Let’s rewind ten years to Fred Reichheld’s first seminal writings on loyalty. Companies need to focus on customer retention for five main reasons, he argued. First, acquiring customers is an expensive business, so the more you keep, the less you need to spend. Second, the longer a customer stays with you, the more profitable he becomes. Third, established customers have a lower cost to serve. Fourth, they provide more word-of-mouth recommendations to other customers. And fifth, as loyal customers, they are less price sensitive.
Very alluring, but is it true? Not according to a growing body of evidence. Take assertion number one. Customer acquisition is an expensive business, but comparing acquisition costs to retention costs is a bit like comparing chalk with cheese: you could argue that every penny a company spends is on retention marketing – providing value to existing customers. If you separate out spends in one, particular “marketing” bucket, your analysis will be skewed. Besides, the more you spend on specific initiatives focused on customer retention, the less true the original proposition becomes.
Second, it’s not necessarily true that profitability increases with longevity. In fact, as banks know very well, many long-term customers are extremely unprofitable. According to research by Insead marketing professor Werner Reinartz across four industries (retail, mail order, hi-tech and financial services) three years ago, some of the most profitable customers simply “blow in” to buy many high-margin products and then stop buying, while many “loyal” customers are barely profitable. Some companies identified these “butterflies” as customers with potentially high lifetime values and then showered them with retention marketing programmes – to zero effect. The more these butterflies were marketed to, the less profitable they became. They had already moved on.
Hello big spenders
Separate research by South Bank University professor Andrew Ehrenberg also disputes the link between loyalty (this time defined in terms of share of customer spending) and profitability. Statistically speaking, he argues that loyal customers tend to be low-spending customers. They are not particularly active, tending to buy just one or two brands infrequently. High-spending customers tend to have much larger brand repertoires that are purchased more frequently, so their total spend per brand is also higher.

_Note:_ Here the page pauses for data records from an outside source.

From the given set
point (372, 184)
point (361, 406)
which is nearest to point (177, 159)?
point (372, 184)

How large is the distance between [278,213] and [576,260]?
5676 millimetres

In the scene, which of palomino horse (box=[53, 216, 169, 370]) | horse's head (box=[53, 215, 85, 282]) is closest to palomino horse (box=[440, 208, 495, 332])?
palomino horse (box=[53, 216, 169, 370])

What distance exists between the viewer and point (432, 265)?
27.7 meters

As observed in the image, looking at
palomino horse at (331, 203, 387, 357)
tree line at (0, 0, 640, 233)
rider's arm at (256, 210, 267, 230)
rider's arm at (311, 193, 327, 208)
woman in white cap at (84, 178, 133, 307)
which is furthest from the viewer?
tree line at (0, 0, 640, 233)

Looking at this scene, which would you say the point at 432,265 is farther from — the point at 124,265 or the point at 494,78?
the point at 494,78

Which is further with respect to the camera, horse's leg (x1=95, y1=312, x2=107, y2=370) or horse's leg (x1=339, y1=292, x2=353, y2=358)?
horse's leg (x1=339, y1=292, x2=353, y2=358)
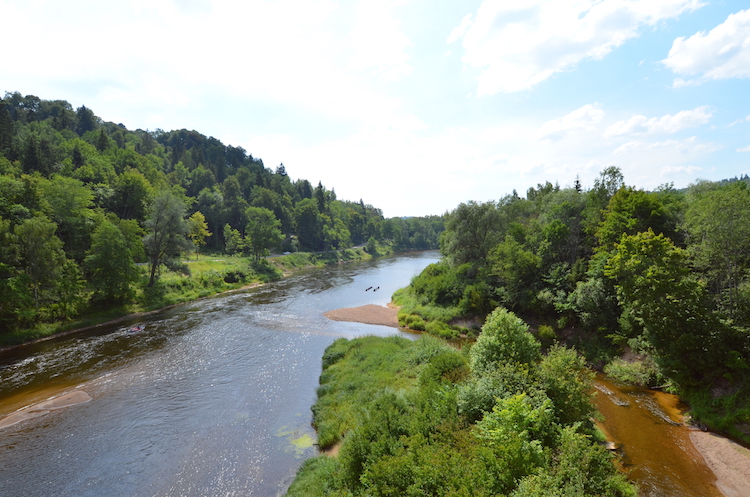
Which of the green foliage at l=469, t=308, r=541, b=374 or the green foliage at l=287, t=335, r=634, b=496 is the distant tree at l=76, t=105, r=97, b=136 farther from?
the green foliage at l=469, t=308, r=541, b=374

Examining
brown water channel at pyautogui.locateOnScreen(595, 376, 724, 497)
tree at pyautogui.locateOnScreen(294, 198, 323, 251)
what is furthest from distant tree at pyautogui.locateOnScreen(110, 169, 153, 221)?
brown water channel at pyautogui.locateOnScreen(595, 376, 724, 497)

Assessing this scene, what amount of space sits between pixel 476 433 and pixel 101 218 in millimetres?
53476

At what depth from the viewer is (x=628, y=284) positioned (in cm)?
2220

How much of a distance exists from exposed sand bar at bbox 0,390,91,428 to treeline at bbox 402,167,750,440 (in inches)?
1170

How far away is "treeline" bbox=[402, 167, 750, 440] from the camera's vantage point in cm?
1925

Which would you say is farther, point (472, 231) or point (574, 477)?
point (472, 231)

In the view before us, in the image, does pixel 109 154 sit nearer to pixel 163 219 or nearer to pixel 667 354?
pixel 163 219

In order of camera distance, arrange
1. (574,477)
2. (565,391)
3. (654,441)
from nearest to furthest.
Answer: (574,477) → (565,391) → (654,441)

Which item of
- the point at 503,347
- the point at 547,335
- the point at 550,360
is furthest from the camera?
the point at 547,335

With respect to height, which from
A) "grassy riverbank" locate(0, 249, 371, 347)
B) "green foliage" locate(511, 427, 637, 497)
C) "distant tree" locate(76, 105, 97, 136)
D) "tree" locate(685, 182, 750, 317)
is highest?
"distant tree" locate(76, 105, 97, 136)

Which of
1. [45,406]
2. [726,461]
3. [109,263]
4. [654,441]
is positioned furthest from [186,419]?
[109,263]

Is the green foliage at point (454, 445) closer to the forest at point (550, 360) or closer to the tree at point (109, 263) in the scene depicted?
the forest at point (550, 360)

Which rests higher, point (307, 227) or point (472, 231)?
point (307, 227)

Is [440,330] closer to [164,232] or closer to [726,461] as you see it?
[726,461]
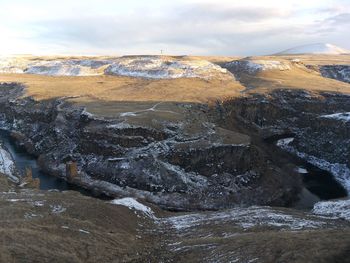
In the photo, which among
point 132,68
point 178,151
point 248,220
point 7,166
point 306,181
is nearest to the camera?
point 248,220

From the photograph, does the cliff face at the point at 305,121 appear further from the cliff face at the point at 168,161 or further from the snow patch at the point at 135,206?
the snow patch at the point at 135,206

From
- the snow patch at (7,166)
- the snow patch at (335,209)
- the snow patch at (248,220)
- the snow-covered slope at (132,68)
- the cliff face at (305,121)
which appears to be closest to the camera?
the snow patch at (248,220)

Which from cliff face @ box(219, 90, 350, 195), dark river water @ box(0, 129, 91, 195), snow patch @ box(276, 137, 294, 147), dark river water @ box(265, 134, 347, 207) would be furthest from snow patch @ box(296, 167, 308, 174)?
dark river water @ box(0, 129, 91, 195)

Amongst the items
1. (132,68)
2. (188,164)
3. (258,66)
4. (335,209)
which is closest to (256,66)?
(258,66)

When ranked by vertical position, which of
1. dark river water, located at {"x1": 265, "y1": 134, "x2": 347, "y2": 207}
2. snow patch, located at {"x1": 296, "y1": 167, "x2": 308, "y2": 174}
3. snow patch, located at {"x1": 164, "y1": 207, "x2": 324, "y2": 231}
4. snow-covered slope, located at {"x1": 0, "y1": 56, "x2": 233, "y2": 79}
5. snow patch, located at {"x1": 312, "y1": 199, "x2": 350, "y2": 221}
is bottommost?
dark river water, located at {"x1": 265, "y1": 134, "x2": 347, "y2": 207}

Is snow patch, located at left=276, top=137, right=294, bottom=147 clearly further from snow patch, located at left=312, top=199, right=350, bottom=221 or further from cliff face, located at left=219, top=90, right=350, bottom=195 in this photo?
snow patch, located at left=312, top=199, right=350, bottom=221

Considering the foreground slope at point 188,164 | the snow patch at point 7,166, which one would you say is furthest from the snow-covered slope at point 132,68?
the snow patch at point 7,166

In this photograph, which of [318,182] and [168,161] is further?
[318,182]

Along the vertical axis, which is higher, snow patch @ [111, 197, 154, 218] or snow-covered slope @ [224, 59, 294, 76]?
snow-covered slope @ [224, 59, 294, 76]

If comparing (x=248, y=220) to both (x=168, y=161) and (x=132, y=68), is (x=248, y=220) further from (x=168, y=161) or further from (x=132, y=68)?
(x=132, y=68)
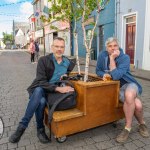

So what about assertion number three: lower cost to serve? Reinartz’s research simply found “no evidence” for this assertion. In fact, the only statistical correlation he found (in hi-tech) pointed to the opposite. The more loyal customers were, the more demanding they became.
Enter benefit number four: word-of-mouth recommendation. Well, according to recent empirical research by Robert East, professor of consumer behaviour at Kingston University, across 15 categories (including cars, primary schools, credit cards, car insurance, home insurance, ISPs and mobile air time), the longer customers stay with a company, the less likely they are to recommend its services. East’s explanation for this surprise finding is simple: salience. Long-established relationships don’t remain top of mind. It’s novelty that sparks attention. In most cases, says East, “new customers act as the best advocates for the brand” (though rarely used services such as car servicing and fast-changing markets such as ladies’ fashion stay top of mind longer).
Which gets us to point five: greater willingness to pay brand premium. Again, the evidence seems to be “Not true”. According to Reinartz’s research, the more customers learn about companies’ systems, the more adept they become at squeezing better value from them. Besides, “customers seem to strongly resent companies that try to profit from loyalty”.
So where does this leave us? One lesson is that marketing is a horses for courses game. Loyalty is a factor… in some categories in some circumstances. It’s the specific facts about specific customer segments that matter. As East pleads: “We need more evidence-based marketing.”
More generally, the case for a specific focus on retention or loyalty marketing is often doubtful. As Reinartz puts it: “The relationship between loyalty and profitability is much weaker and subtler” than often suggested. Even if it is empirically true that some loyal customers are more profitable (or that greater retention would be more profitable), a specific activity called “loyalty marketing” may not be the best way to improve the situation: the distinction between acquisition and retention marketing is often extremely unclear. For instance, some of the most profitable uses of loyalty data are for acquisition purposes (Tesco’s move into financial services). In the mobile phone industry, churn rates are horrendous. But is that proof of the need for better retention marketing or simply a reflection of the nature of acquisition strategies, which seem designed to appeal to promiscuous customers? And in mature markets, what does advertising really do? Attract new customers? Or help keep existing ones?
A friendly word of mouth
Recently, Reichheld started distancing himself from his earlier research, arguing instead that there is just one number any company needs to know: customers’ willingness to recommend products or services to a friend.
There are a couple of interesting things about this. First, as a concept, it’s potentially as loose and woolly as loyalty and satisfaction. Does willingness to recommend mean the customer is willing to say “It’s OK” or “Wow! It’s absolutely wonderful”? Are we talking about prompted or unprompted recommendations? And is this “one number” really possible to identify by asking a customer whether he is prepared to recommend or not in a survey? (According to East’s research, most recommendations occur naturally in conversation, prompted by the listener’s “felt need” for the information, not by the teller’s enthusiasm or interest in the product.)
Second, willingness to recommend has got nothing to do with longevity, lifetime value, behavioural data or any of the usual details of loyalty marketing. It’s a different ball game.
Third, as Reichheld observes, “willingness to recommend” tends to be a by-product of the customer’s overall experience of the company. The best way to improve willingness to recommend is to improve service, provide better value and so on.
Hang on a second. Isn’t that where we started from?